Дважды по 10 315 дней

годовщина

Больше 28 лет Берлин был разделен стеной. Больше 28 лет назад Берлинской стены не стало. Однако сегодня в Европе снова поднимают голову старые демоны тоталитаризма. О перспективах реставрации авторитарного начала "Д" рассказывает Франк Хофманн.

Это случилось 10 365 дней назад и не забудется Германий и всей Европой никогда

Фото: picture-alliance / dpa/ ТАСС

5 февраля 2018 года. Вполне возможно, что эта дата не привлекла к себе особого внимания даже в самом Берлине. И тем не менее для мегаполиса, некогда разделенного надвое, она имеет особенное значение. Она говорит нам об интеграции и надежде, о молодости, новом поколении берлинцев, уже не знающих, где именно проходила стена и где они сейчас, на старом Западе или на новом Востоке. 5 февраля 2018 года Берлин прожил без стены столько же дней, сколько городу пришлось мириться с этим позорным архитектурным клеймом. 10 315 дней простояла конструкция, посредством которой Эрих Хонеккер якобы хотел отгородить Западный Берлин и построил тюрьму прежде всего для граждан самой ГДР. 10 315 дней прошли с 13 августа 1961 года и до той счастливой ночи 9 ноября 1989 года, когда разделенный город вновь объединился. Другие 10 315 дней с этого момента истекли 5 февраля 2018 года.

В мемориальном комплексе "Берлинская стена" на Бернауэрштрассе — музее под открытым небом протяженностью чуть больше километра — несколько сотен туристов и группы школьников ежедневно вспоминают ужасы, связанные с этим сооружением. Родители показывают детям, что творилось, когда город с миллионным населением был разделен кирпично-бетонным монстром, самострелами, противотанковыми укреплениями и приказом открывать огонь на поражение, в результате чего семьи и друзья почти 30 лет существовали практически в параллельных мирах.

Эрих Хонеккер был секретарем ЦК СЕПГ, отвечавшим за вопросы безопасности, в частности за операцию "Роза" — строительство стены посреди города. Этим дело не ограничилось: став генеральным секретарем СЕПГ в 1971 году, Хонеккер продолжил взращивать бетонное потомство. Появилось еще одно поколение — стена получила свою серую внешность. На последние усовершенствования, запланированные на конец 1980-х годов, не хватило средств: ГДР была в изнеможении. Экономически, морально седые старцы во главе восточногерманского государства рабочих и крестьян не знали, чем ответить на перемены в СССР.

+++

Перепишите часть текста о Берлинской стене, начиная со слов "Больше 28 лет Берлин" и продолжая до слов "рассказывает Франк Хофманн." включительно. При этом поменяйте "стеной" на "оградой".

- [ИСХОДНЫЕ ДАННЫЕ]:
+++

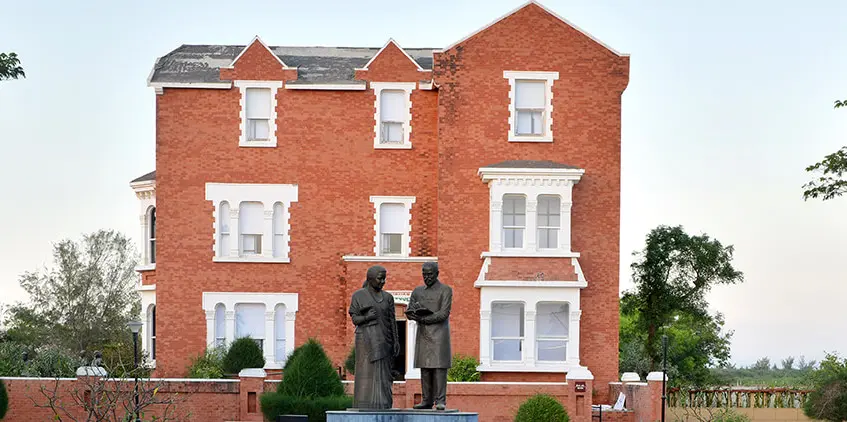 Shyamji Krishna Varma Memorial in Kutch Gujarat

+++

- [РЕШЕНИЕ ЗАДАЧИ]:
Больше 28 лет Берлин был разделен оградой. Больше 28 лет назад Берлинской стены не стало. Однако сегодня в Европе снова поднимают голову старые демоны тоталитаризма. О перспективах реставрации авторитарного начала "Д" рассказывает Франк Хофманн.